On Aug 23, 2006, at 13:58, Nick Williams wrote:

>11:05 @ dngor : Requiring interest in a signal to be registered explicitly is a relatively new advancement. Now that we have it, I don't see why not. >11:25 @ hachi : well, I think it might have to happen, at least in the case of a CHLD handler, because you can't have that signal watcher dying off silently on people

I *guess* that the signal watcher logic is only invoked if there's someone interested in SIGCHLD. If there's nobody interested in SIGCHLD, then the default behaviour can work just fine. Is that true? And then the follow-on is that if someone was previously interested in SIGHCHLD and then they say they're not, what happens?
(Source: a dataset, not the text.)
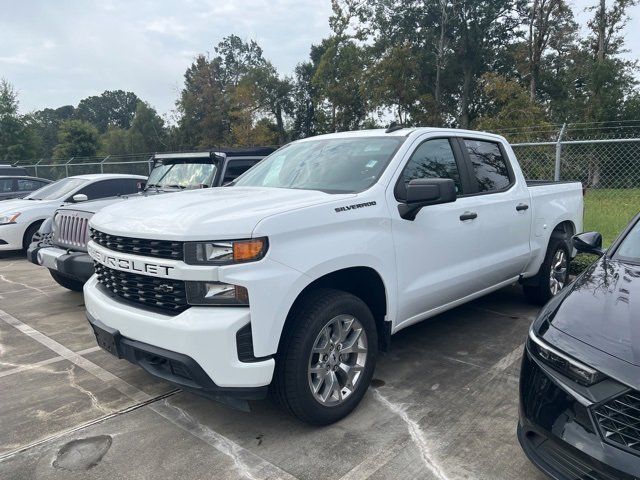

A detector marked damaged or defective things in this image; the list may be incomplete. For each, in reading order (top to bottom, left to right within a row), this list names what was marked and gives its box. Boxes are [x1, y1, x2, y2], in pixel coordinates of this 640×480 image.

pavement crack [372, 390, 448, 480]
If the signal handler reverts back to normal perl semantics, then I don't see a problem with the signal watcher no longer spinning. So, I can't quite see how this adds up to requiring persistent sessions. I feel very much that I'm missing some understanding here of how the SIGCHLD stuff has been done. I'll go away and read code while waiting for others to correct me :-)
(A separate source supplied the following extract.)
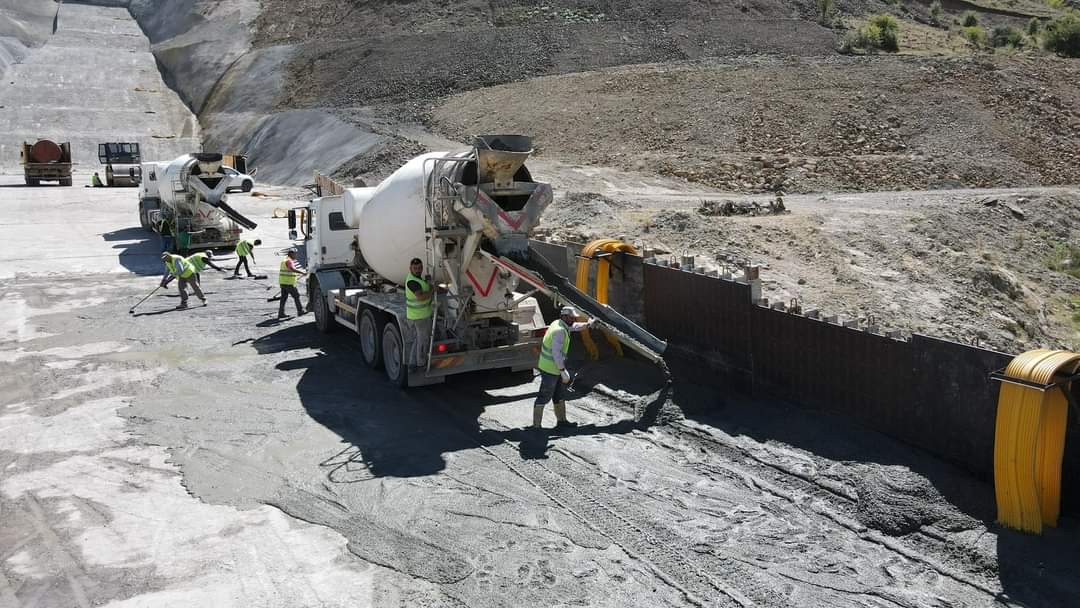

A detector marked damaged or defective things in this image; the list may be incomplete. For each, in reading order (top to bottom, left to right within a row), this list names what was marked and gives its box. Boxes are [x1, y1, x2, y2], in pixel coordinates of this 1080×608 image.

rusty steel formwork [639, 259, 1080, 507]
POE's SIGCHLD handler reverts back to $SIG{CHLD} = "DEFAULT" when the last watcher is turned off.

I will experimentally remove the signal handler reference counts to verify that the accompanying signal changes won't be broken. The results will probably not be ready for the next release, which is instead focusing on the tests Benjamin Smith wrote during Google's Summer of Code. I need to finish testing and porting his tests to multiple systems before they can be released.

Does anyone prefer that signal handlers keep sessions alive? This is your opportunity to explain why. I don't want sig()'s semantics flapping back and forth, so a reversion will most likely be permanent.